Number Of Ways To Traverse Graph
Number Of Ways To Traverse Graph
Category
Dynamic Programming
Difficulty
Medium
Problem Statement
Given a grid with width columns and height rows, find the number of unique paths from the top-left corner to the bottom-right corner. You can only move right or down at each step.
Intuition
At any cell (i, j), you can only arrive from the cell above (i-1, j) or the cell to the left (i, j-1). Therefore, the number of ways to reach (i, j) is the sum of the ways to reach those two cells. This creates a natural DP recurrence. The first row and first column each have exactly one path (all right moves or all down moves, respectively).
An alternative mathematical insight: you need exactly (height - 1) down moves and (width - 1) right moves, for a total of (height + width - 2) moves. The number of unique orderings is the binomial coefficient C(height + width - 2, height - 1).
Approach
DP Approach
- Create a 2D table of size height x width.

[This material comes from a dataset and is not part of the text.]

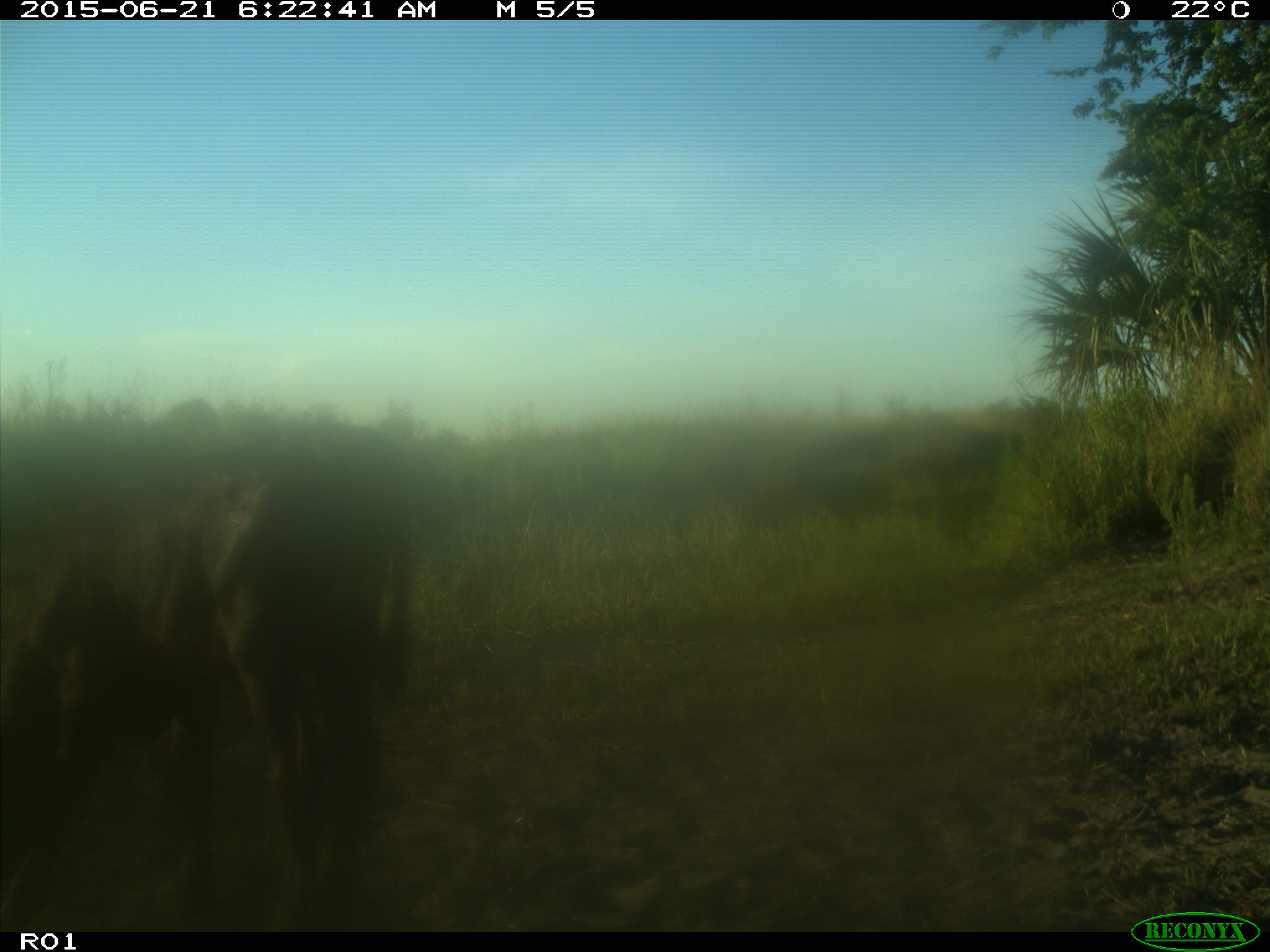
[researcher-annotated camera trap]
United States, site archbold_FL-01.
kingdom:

- Initialize all cells in the first row and first column to 1.
- For each remaining cell (i, j):
dp[i][j] = dp[i-1][j] + dp[i][j-1]. - Return
dp[height-1][width-1].
Mathematical Approach
- Compute the binomial coefficient C(height + width - 2, min(height, width) - 1).
Pseudocode
function numberOfWaysToTraverseGraph(width, height):
dp = 2D array of size height x width
for i from 0 to height - 1:
dp[i][0] = 1
for j from 0 to width - 1:
dp[0][j] = 1
for i from 1 to height - 1:
for j from 1 to width - 1:
dp[i][j] = dp[i - 1][j] + dp[i][j - 1]
return dp[height - 1][width - 1]
Time & Space Complexity
- DP Approach:
- Time: O(height * width). Each cell is computed once.
- Space: O(height * width) for the table. Can be optimized to O(min(height, width)) using a single row.
- Mathematical Approach:
- Time: O(height + width) to compute the binomial coefficient.
- Space: O(1).
Key Insights
- This is equivalent to Pascal's Triangle: the value at each cell is the sum of the cell above and to the left.
- The combinatorial formula C(n+m-2, n-1) gives an O(n+m) time, O(1) space solution.
- The problem is a special case of counting lattice paths.
- Space optimization is straightforward since each row only depends on the previous row.
Edge Cases
- 1 x 1 grid: there is exactly 1 path (you are already at the destination).
- 1 x n or n x 1 grid: there is exactly 1 path (all moves in one direction).
- Large grids: the number of paths can grow very large; may need big integer support.